Posted by Samprimary (Member # 8561) on :
"For the rights to advertise and screen this Survivor in space, Mars One estimates revenues of upwards of $8 billion, basing its estimates on the most recent Olympic Games cycle’s revenues. With this money, Mars One will then be able to purchase the spacefaring technologies that, in 10 years’ time, companies like SpaceX will have perfected, ready to send the Mars One astronauts on their journey. There is the small problem of not having the money until you have the show and not having the show until you have the technology and not having the technology until you have the money and possibly not having the technology in time, or ever, which is why, Mars One says on its website, the schedule is flexible."

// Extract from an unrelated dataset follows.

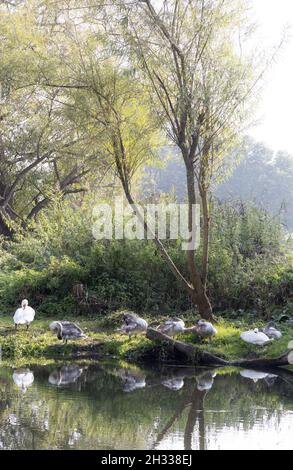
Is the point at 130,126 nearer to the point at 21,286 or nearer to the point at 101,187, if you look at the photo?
the point at 21,286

It's almost depressing having this article profile a person gullible enough to devote his life, essentially, to this project. It's tempered by the mild humor inherent in that he's what counts as a qualified candidate in mars one's eyes (he is probably bipolar and would be a severe liability in space operations one one hundredth as taxing as mars one's plan)
Posted by theamazeeaz (Member # 6970) on :
Didn't read the article, but there exists an Olympic Games that makes money?
Huh.
Posted by Lyrhawn (Member # 7039) on :
quote:Originally posted by theamazeeaz: Didn't read the article, but there exists an Olympic Games that makes money?
Huh.
Looking at the data, you could make a case that as recently as the 2010 Vancouver Olympics a profit was turned. Government spend I think half a billion dollars (chump change compared to what most modern Olympics cost, especially compared to their follow-up act in Sochi), but it added $2.5 billion to the GDP, and created 45,000 jobs (if temporary).
I don't know if it was a net profit, but all things considered it wasn't much of a loss.
Posted by vineyarddawg (Member # 13007) on :
quote:Originally posted by Lyrhawn:
quote:Originally posted by theamazeeaz: Didn't read the article, but there exists an Olympic Games that makes money?
Huh.
Looking at the data, you could make a case that as recently as the 2010 Vancouver Olympics a profit was turned. Government spend I think half a billion dollars (chump change compared to what most modern Olympics cost, especially compared to their follow-up act in Sochi), but it added $2.5 billion to the GDP, and created 45,000 jobs (if temporary).
I don't know if it was a net profit, but all things considered it wasn't much of a loss.
I was under the impression that the last Olympic Games to make a profit was the 1996 Summer Olympics in Atlanta, which was roundly criticized (before the bombing, anyway) because everything had a corporate logo on it. Which was pretty much the point behind making a profit.